Search code examples
c++solarisbus-error

Bus error with allocated memory on a heap


I have Bus Error in such code:

char* mem_original;
int int_var = 987411;
mem_original = new char [250];
memcpy(&mem_original[250-sizeof(int)], &int_var, sizeof(int));
...
const unsigned char* mem_u_const = (unsigned char*)mem_original;
...
const unsigned char *location = mem_u_const + 250 - sizeof(int);

std::cout << "sizeof(int) = " << sizeof(int) << std::endl;//it's printed out as 4
std::cout << "byte 0 = " << int(*location) << std::endl;
std::cout << "byte 1 = " << int(*(location+1)) << std::endl;
std::cout << "byte 2 = " << int(*(location+2)) << std::endl;
std::cout << "byte 3 = " << int(*(location+3)) << std::endl;
int original_var = *((const int*)location);
std::cout << "original_var = " << original_var << std::endl;

That works well few times, printing out:

sizeof(int) = 4
byte 0 = 0
byte 1 = 15
byte 2 = 17
byte 3 = 19
original_var = 987411

And then it fails with:

sizeof(int) = 4
byte 0 = 0
byte 1 = 15
byte 2 = 17
byte 3 = 19
Bus Error

It's built & run on Solaris OS (C++ 5.12) Same code on Linux (gcc 4.12) & Windows (msvc-9.0) is working well.

We can see:

  1. memory was allocated on the heap by new[].
  2. memory is accessible (we can read it byte by byte)
  3. memory contains exactly what there should be, not corrupted.

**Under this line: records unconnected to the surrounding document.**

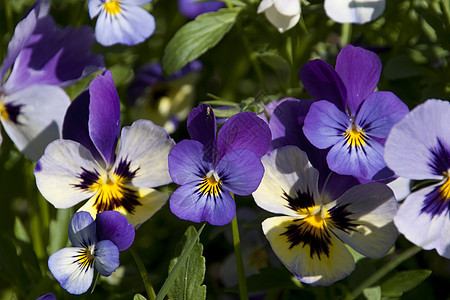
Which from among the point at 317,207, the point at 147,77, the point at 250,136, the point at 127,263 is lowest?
the point at 127,263

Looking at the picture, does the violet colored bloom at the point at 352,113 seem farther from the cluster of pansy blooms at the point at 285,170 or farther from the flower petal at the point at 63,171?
the flower petal at the point at 63,171

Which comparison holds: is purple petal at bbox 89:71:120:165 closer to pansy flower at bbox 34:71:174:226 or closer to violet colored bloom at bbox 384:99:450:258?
pansy flower at bbox 34:71:174:226

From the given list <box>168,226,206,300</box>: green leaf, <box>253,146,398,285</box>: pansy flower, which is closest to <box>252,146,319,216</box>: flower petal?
<box>253,146,398,285</box>: pansy flower

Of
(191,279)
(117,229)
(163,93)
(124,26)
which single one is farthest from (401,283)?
(163,93)

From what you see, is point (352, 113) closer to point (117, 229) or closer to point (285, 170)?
point (285, 170)

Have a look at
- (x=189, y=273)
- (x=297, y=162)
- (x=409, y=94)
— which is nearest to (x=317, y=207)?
(x=297, y=162)

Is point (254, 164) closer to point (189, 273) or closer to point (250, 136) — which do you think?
point (250, 136)

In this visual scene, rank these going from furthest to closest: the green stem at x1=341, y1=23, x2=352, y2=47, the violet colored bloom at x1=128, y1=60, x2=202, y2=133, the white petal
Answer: the violet colored bloom at x1=128, y1=60, x2=202, y2=133, the green stem at x1=341, y1=23, x2=352, y2=47, the white petal
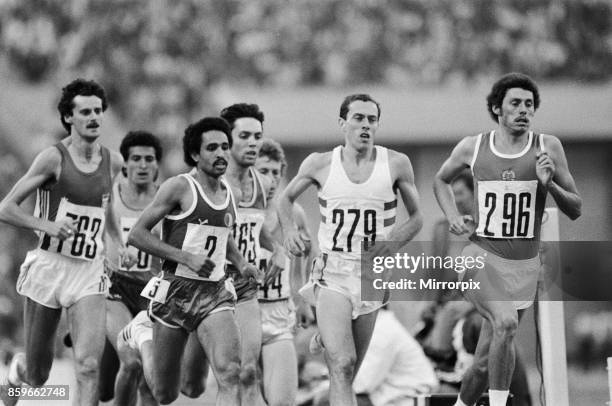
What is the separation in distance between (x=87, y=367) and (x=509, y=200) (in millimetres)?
3202

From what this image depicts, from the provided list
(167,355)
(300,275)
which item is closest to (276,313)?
(300,275)

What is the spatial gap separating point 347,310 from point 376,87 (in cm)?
1060

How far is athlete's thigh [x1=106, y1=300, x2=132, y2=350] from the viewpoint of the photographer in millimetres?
8977

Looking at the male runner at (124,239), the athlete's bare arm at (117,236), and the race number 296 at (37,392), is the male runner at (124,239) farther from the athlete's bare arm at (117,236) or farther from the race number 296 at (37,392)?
the race number 296 at (37,392)

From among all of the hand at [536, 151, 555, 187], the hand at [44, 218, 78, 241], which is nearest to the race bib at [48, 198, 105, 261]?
the hand at [44, 218, 78, 241]

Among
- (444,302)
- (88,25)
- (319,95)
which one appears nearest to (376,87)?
(319,95)

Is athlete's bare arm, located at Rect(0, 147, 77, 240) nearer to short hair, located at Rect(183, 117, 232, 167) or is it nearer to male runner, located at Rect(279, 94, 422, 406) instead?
short hair, located at Rect(183, 117, 232, 167)

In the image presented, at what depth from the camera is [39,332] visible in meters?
8.15

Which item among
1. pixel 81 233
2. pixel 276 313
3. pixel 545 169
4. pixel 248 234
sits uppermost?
pixel 545 169

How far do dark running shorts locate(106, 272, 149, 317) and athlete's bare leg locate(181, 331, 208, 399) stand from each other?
1.16 metres

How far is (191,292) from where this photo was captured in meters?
7.39

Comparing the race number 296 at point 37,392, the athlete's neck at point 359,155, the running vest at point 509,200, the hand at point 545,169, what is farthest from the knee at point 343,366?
the race number 296 at point 37,392

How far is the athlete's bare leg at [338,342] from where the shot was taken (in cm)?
762

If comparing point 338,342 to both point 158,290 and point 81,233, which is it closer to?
point 158,290
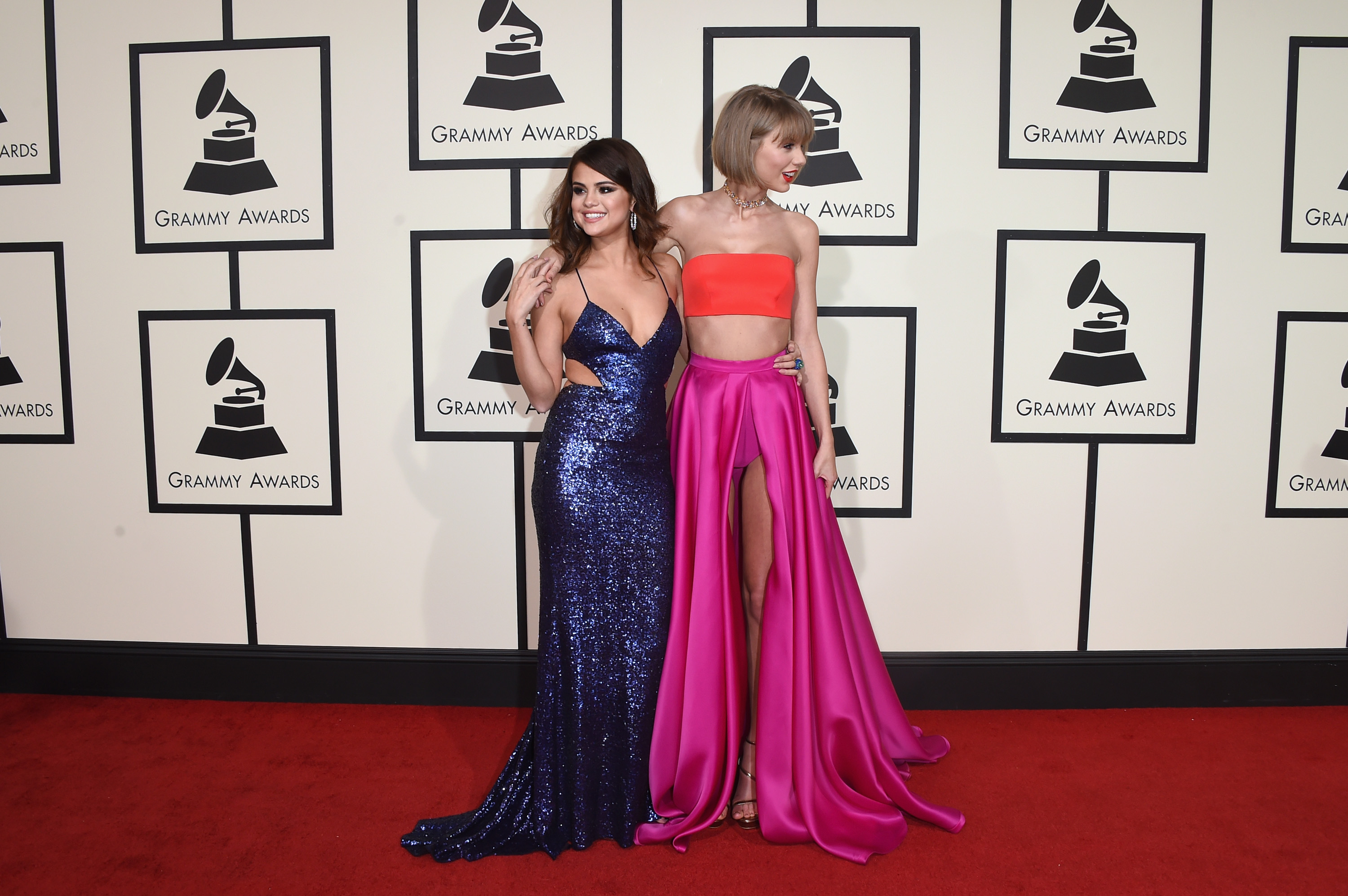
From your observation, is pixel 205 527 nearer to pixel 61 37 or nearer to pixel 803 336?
pixel 61 37

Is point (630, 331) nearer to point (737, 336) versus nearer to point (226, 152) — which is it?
point (737, 336)

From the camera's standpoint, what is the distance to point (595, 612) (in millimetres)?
2270

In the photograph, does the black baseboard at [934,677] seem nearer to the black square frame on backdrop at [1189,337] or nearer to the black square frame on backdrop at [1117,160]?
the black square frame on backdrop at [1189,337]

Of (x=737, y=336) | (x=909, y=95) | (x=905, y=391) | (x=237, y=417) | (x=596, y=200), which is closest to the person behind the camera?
(x=596, y=200)

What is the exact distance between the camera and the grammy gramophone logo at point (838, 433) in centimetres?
301

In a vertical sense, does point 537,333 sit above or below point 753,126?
below

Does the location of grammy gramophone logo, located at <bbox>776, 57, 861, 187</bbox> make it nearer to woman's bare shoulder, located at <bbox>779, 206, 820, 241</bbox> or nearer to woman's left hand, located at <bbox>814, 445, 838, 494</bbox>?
woman's bare shoulder, located at <bbox>779, 206, 820, 241</bbox>

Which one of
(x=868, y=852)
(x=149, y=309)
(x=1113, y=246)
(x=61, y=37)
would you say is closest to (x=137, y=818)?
(x=149, y=309)

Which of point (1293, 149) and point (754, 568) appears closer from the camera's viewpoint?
point (754, 568)

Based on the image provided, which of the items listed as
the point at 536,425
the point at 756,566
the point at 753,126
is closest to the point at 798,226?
the point at 753,126

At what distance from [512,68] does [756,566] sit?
1.92 m

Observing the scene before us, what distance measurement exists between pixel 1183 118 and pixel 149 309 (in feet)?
12.3

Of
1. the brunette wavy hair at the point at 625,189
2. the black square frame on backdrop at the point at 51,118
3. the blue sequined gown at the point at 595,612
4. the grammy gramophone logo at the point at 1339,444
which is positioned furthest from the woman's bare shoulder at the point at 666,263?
the grammy gramophone logo at the point at 1339,444

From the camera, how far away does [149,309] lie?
10.1 feet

So what may be reason for Bus Error? Where should I look?

UPD: If I memcpy(...) location in the end to original_var, it works. But what the problem in *((const int*)location) ?


Solution

  • This is a common issue for developers with no experience on hardware that has alignment restrictions - such as SPARC. x86 hardware is very forgiving of misaligned access, albeit with performance impacts. Other types of hardware? SIGBUS.

    This line of code:

    int original_var = *((const int*)location);
    

    invokes undefined behavior. You're taking an unsigned char * and interpreting what it points to as an int. You can't do that safely. Period. It's undefined behavior - for the very reason you're experiencing.

    You're violating the strict aliasing rule. See What is the strict aliasing rule? Put simply, you can't refer to an object of one type as another type. A char * does not and can not refer to an int.

    Oracle's Solaris Studio compilers actually provide a command-line argument that will let you get away with that on SPARC hardware - -xmemalign=1i (see https://docs.oracle.com/cd/E19205-01/819-5265/bjavc/index.html). Although to be fair to GCC, without that option, the forcing you do in your code will still SIGBUS under the Studio compiler.

    Or, as you've already noted, you can use memcpy() to copy bytes around no matter what they are - as long as you know the source object is safe to copy into the target object - yes, there are cases when that's not true.